Rewrite the items as a Markdown table with the columns Row and Line. Start with the line containing "Within the photograph" and continue through the end of the items, numbering each row and leaving out blank lines.

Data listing
********
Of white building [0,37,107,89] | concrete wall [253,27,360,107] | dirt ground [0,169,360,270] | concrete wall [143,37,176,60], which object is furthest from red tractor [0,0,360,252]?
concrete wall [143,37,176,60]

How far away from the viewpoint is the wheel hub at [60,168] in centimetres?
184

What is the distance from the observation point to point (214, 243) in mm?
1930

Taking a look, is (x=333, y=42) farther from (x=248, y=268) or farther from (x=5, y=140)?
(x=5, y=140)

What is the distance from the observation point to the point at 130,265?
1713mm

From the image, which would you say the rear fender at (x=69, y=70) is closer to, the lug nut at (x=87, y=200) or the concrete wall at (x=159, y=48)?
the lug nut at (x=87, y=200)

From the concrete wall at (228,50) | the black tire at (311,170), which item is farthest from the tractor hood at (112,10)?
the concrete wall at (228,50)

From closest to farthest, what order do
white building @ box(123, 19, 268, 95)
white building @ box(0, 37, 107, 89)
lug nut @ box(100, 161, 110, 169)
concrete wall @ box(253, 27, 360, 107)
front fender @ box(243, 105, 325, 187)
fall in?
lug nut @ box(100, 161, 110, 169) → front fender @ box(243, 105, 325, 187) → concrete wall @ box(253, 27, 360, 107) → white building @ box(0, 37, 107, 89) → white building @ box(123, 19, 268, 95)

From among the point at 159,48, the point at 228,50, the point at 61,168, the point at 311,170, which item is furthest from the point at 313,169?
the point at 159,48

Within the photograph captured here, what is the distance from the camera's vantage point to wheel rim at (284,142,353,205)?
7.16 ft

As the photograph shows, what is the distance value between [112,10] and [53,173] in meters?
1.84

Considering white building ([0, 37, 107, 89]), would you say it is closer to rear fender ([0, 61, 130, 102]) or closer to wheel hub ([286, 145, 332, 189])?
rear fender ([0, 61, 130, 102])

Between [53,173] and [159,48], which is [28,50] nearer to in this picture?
********
## Solution
| Row | Line |
|---|---|
| 1 | Within the photograph captured here, what is the distance from the camera's vantage point to wheel rim at (284,142,353,205)? |
| 2 | 7.16 ft |
| 3 | As the photograph shows, what is the distance value between [112,10] and [53,173] in meters? |
| 4 | 1.84 |
| 5 | Considering white building ([0, 37, 107, 89]), would you say it is closer to rear fender ([0, 61, 130, 102]) or closer to wheel hub ([286, 145, 332, 189])? |
| 6 | rear fender ([0, 61, 130, 102]) |
| 7 | Between [53,173] and [159,48], which is [28,50] nearer to in this picture? |